Tuesday, November 3, 2009

Health Care's Actual Costs Versus Their Reasonable Costs: Insights From the New England Journal

You can't fight City Hall, the State Capital or Washington. Not when it's not 'reasonable.'

Right after an embarrassingly self-promoting and one-sided political treatise by Senator Max Baucus (the link is undeserved, that's how awful this is), there is a far more telling November 5 New England Journal of Medicine article by Wendy Parmet titled 'Litigation Amidst Reform - The Boston Medical Center Case.' It reviews how BMC elected to go to court even as Massachusetts' ballyhooed health reforms were being implemented.

BMC, unlike its more profitable neighbor hospitals, has a mission of treating the poor, the uninsured and, by extension, those with Medicaid. When the State altered the safety net hospitals' payment methodology as part of its reform, BMC decided to sue. It used several arguments: 1) safety net funds that had been previously authorized were still owed, 2) demanding services without just compensation is akin to the taking of property and 3) there is legal precedent that requires that the State meet the hospitals' financial requirements.

Not so says Massachusetts. Its filings in response to the suit indicate that the funds that have been authorized have been paid in full. What's more, they argue that BMC has long agreed to accept Medicaid payment rates - period. What really caught the Disease Management Care Blog's eye, however was another novel arugment from the State: the law only requires that hospitals be paid their reasonable costs, not their actual costs.

Ms. Parmet suggests BMC has an uphill fight on its hands. State courts have been generally deferential to their health agencies in these matters. Many scholars have pointed out that the Constitutional prohibition against the unreasonable seizure of property does not extend to 'services.' Finally, while there was a part of Federal law that required 'reasonable and adequate' payment rates under the 'Boren Admendment,' that inconvenience was repealed years ago.
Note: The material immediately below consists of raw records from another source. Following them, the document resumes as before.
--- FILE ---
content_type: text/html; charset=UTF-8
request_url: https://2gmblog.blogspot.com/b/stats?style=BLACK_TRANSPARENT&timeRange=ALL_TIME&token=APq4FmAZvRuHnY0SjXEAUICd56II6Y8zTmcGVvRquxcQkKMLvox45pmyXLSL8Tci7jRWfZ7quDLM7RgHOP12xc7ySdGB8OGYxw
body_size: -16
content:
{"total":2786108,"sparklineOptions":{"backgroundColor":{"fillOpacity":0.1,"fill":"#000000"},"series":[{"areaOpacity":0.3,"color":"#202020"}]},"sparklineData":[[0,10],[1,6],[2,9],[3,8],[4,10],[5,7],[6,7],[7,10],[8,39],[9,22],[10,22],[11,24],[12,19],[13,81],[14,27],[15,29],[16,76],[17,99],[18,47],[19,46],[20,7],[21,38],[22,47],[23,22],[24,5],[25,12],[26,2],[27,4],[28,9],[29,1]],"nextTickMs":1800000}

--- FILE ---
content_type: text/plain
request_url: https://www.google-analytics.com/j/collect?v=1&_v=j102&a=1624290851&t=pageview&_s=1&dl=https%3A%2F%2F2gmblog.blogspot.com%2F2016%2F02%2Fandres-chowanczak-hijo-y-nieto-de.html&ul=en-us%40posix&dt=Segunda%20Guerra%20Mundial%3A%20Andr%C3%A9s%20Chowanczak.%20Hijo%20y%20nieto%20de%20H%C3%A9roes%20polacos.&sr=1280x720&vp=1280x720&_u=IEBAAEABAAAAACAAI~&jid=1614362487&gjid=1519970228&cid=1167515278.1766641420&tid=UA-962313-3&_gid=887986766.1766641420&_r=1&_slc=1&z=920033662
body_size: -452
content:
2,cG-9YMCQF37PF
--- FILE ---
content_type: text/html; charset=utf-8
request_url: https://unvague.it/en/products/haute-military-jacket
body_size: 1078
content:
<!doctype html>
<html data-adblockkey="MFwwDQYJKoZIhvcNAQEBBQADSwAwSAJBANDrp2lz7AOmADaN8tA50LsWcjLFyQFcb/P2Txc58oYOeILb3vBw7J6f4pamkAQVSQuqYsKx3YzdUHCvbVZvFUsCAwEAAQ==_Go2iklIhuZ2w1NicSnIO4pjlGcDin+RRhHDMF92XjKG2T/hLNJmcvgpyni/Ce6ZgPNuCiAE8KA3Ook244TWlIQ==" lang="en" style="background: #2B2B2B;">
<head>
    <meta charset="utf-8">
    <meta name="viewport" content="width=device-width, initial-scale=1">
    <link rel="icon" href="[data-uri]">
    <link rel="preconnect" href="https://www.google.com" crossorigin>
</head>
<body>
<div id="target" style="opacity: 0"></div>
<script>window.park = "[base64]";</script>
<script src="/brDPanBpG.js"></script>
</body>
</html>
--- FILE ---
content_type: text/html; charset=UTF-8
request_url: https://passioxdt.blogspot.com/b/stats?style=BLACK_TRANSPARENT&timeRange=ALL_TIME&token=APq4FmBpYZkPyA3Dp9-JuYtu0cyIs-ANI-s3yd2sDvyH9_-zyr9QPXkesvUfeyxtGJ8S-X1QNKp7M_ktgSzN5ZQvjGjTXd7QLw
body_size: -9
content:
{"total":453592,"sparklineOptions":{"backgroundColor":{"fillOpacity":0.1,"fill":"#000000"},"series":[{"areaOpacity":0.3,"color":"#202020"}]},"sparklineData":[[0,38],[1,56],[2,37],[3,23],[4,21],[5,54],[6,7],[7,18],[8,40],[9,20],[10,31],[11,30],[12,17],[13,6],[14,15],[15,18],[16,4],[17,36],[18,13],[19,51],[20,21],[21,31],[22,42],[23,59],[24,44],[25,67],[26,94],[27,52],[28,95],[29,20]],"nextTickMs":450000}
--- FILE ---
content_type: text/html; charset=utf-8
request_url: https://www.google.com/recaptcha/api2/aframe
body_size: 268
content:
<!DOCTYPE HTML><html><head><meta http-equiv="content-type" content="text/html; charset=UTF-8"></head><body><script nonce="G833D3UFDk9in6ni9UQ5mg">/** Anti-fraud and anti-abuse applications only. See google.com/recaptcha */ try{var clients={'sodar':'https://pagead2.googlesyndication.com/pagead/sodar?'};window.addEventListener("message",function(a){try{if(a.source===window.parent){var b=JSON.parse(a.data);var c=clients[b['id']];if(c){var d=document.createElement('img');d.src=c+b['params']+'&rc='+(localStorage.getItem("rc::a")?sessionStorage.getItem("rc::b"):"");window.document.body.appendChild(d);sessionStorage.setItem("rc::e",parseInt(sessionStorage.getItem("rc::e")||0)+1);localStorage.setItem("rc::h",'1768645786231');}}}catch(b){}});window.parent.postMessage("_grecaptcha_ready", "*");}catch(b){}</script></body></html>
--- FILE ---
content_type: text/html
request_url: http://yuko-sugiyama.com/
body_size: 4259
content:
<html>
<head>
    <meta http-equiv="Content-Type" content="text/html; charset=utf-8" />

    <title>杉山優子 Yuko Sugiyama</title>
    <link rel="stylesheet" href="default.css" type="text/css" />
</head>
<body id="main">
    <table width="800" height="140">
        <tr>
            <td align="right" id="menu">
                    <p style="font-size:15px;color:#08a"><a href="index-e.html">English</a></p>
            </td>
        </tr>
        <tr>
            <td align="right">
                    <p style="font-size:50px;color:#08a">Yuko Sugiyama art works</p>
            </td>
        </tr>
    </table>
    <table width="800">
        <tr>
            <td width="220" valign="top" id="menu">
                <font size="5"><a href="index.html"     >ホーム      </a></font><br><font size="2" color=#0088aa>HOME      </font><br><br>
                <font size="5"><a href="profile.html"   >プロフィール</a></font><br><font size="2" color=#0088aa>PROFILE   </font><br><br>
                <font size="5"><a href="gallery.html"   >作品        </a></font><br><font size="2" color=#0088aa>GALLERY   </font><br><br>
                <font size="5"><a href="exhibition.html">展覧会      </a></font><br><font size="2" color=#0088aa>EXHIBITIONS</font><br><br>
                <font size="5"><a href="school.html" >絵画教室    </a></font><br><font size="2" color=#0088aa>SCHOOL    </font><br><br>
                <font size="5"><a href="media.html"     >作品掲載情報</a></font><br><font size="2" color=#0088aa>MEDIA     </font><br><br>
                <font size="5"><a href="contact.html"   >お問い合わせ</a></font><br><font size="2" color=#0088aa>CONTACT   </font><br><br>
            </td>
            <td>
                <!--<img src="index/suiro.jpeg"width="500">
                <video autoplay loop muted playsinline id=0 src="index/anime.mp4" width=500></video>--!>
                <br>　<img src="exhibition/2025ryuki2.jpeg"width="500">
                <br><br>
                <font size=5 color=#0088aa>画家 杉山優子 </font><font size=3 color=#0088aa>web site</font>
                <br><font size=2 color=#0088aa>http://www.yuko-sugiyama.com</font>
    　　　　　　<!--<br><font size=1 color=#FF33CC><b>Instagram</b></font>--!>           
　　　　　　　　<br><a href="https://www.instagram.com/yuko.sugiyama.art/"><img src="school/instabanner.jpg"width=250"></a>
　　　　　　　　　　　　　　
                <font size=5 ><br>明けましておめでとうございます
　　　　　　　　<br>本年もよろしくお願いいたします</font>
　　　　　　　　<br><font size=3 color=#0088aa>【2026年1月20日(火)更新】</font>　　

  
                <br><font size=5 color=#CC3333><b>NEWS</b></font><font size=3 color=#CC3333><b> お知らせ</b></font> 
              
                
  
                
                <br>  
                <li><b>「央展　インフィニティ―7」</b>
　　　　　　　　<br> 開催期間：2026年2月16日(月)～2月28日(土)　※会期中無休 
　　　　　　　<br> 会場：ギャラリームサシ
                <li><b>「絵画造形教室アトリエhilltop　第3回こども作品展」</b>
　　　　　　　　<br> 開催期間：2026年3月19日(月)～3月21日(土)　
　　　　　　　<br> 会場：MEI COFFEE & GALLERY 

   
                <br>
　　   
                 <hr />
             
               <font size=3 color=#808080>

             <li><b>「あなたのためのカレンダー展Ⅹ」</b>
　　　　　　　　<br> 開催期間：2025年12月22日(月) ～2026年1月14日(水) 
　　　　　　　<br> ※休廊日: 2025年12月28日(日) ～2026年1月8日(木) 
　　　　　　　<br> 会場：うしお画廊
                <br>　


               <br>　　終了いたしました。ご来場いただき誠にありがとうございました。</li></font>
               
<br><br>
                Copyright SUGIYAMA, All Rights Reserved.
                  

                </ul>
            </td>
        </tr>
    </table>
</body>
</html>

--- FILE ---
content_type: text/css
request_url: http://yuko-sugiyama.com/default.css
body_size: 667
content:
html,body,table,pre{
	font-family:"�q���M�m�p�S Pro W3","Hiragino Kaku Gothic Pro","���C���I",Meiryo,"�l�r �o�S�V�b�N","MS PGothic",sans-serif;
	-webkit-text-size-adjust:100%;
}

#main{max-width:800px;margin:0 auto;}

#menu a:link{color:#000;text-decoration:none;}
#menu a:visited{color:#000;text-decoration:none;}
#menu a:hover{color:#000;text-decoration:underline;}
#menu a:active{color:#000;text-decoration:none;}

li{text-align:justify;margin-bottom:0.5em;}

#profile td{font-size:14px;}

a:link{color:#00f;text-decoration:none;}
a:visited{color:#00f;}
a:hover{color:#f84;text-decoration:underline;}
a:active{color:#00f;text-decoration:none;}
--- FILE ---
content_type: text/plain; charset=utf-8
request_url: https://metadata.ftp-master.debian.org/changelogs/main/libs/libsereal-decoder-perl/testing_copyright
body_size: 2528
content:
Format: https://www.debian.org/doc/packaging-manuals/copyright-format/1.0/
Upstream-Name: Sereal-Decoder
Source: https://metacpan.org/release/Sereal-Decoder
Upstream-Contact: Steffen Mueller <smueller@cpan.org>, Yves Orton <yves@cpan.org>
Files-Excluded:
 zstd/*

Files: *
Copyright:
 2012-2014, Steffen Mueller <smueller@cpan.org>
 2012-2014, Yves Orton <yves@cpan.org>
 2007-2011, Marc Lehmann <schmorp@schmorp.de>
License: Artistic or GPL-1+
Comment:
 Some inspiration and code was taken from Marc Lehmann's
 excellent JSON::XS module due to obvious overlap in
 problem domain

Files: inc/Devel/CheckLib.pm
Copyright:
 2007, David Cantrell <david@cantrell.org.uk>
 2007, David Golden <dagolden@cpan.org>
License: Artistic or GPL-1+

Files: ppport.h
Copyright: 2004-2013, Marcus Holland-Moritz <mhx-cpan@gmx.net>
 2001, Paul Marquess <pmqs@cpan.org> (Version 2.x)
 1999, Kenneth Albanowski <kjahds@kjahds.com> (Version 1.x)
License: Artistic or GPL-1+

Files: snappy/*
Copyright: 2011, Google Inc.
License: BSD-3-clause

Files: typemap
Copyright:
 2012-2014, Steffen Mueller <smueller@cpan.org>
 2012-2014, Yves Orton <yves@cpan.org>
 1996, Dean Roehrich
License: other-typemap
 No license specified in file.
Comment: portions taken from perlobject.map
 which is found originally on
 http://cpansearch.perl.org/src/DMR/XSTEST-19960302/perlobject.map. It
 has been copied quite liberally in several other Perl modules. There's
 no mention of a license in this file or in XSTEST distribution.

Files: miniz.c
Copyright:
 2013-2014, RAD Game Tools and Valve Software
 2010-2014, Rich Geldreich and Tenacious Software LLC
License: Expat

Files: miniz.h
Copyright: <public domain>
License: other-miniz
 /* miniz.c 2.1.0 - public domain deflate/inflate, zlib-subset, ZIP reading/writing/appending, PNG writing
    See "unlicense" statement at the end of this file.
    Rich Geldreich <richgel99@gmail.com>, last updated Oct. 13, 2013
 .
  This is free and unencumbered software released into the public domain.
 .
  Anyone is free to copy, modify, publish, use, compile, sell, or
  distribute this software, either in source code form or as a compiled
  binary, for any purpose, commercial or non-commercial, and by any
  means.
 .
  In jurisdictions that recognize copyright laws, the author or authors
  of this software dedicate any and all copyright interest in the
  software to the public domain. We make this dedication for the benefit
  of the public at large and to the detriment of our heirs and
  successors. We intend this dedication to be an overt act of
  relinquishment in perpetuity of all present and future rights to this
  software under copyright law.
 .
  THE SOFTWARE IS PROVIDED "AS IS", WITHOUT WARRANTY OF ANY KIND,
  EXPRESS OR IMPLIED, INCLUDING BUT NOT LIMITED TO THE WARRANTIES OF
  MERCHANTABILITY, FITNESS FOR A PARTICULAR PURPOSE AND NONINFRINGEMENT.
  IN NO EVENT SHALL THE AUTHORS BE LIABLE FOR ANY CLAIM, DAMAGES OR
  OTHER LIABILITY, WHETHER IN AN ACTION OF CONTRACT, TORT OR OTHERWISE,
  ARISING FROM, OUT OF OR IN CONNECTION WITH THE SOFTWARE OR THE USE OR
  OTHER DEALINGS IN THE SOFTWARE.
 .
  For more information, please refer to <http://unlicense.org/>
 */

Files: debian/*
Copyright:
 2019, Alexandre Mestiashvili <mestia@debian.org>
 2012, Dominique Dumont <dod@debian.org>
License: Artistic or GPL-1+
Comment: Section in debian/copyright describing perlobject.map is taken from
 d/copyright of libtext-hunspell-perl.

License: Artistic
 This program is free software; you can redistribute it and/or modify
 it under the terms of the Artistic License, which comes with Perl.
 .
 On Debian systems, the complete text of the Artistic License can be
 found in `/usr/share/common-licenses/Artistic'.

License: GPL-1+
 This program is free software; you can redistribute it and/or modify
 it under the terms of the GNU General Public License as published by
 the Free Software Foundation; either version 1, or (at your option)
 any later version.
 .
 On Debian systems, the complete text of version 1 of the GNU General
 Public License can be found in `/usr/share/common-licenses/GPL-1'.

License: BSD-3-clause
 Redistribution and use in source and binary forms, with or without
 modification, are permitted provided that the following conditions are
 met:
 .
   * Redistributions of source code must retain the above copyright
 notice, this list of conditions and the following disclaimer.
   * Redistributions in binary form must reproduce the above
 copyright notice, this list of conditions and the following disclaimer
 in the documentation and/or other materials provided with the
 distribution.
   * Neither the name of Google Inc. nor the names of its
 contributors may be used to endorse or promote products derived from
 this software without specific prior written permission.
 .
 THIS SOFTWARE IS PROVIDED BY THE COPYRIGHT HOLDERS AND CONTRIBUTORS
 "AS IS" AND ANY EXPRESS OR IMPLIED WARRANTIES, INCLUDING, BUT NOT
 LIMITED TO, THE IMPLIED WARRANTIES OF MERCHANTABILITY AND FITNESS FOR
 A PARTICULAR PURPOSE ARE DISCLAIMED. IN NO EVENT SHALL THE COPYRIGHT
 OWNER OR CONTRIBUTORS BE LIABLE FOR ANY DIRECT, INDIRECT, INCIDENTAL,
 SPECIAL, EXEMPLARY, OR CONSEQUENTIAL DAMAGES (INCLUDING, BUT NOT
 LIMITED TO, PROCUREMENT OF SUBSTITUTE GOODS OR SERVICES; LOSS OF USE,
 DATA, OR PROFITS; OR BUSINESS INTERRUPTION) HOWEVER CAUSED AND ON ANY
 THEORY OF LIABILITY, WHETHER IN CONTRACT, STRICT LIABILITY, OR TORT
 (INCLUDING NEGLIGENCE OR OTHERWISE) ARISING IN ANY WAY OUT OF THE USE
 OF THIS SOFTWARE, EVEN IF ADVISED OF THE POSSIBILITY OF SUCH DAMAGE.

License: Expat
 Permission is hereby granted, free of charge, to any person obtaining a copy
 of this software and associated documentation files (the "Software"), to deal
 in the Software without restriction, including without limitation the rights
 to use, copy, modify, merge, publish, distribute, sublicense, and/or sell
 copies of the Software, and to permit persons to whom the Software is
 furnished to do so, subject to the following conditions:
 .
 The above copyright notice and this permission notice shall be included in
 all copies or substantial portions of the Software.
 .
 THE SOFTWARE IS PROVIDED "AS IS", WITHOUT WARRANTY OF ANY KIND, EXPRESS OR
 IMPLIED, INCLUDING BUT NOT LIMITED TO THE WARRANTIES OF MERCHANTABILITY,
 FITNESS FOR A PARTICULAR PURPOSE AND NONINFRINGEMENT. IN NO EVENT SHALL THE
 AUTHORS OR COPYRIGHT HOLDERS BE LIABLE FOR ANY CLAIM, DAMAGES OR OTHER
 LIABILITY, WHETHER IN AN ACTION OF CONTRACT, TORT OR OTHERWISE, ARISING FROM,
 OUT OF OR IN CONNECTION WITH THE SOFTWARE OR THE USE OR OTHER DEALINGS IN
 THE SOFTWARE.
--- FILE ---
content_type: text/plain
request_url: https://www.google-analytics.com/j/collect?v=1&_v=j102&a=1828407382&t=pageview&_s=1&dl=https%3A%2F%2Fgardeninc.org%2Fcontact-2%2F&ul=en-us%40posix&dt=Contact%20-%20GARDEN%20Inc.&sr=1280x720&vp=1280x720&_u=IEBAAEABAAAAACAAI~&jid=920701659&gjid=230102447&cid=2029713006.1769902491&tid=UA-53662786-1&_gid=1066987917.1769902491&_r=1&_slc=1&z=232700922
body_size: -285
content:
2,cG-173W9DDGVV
The distinction between reasonable and actual has been enough to give the DMCB a head cramp. If a course of treatment for cancer 'costs' $100,000, should the reasonable cost or the actual cost be covered? While commerical insurers and their slim 3.3% profit margins may pay a negotiated payment for $100,000 services (which essentially boils down to an actual cost), should a government with sovereign immunity be allowed to define reasonable payment levels? If the government deems a hospital bill as 'unreasonable,' should commerical insurers have the same option? What precisely is the definition of 'reasonable' anyway? Cost of capital and labor plus a small profit margin (like 3.3%)? Or, anything that results in an extension of life at a price equal to or less than consensus opinion? If many insurer-provider contracts are based on a percent of prevailing Medicare rates, what happens if the AMA Relative Value Scale Update Committee turns from being 'fair and accurate' to being 'reasonable?' While the current legislation before Congress has the proposed Public Plan negotiating rates with providers, is there any chance that elements of that will be repealed like the Boren Amendment?

While the DMCB was struggling with this, it turned again to the DMCB spouse for her always unique insights. Pointing out that the DMCB has needs, it asked if its actual or reasonable needs should be met.

Her unhelpful response: there is an important difference between 'needs' and 'wants' and both are only sometimes reasonable.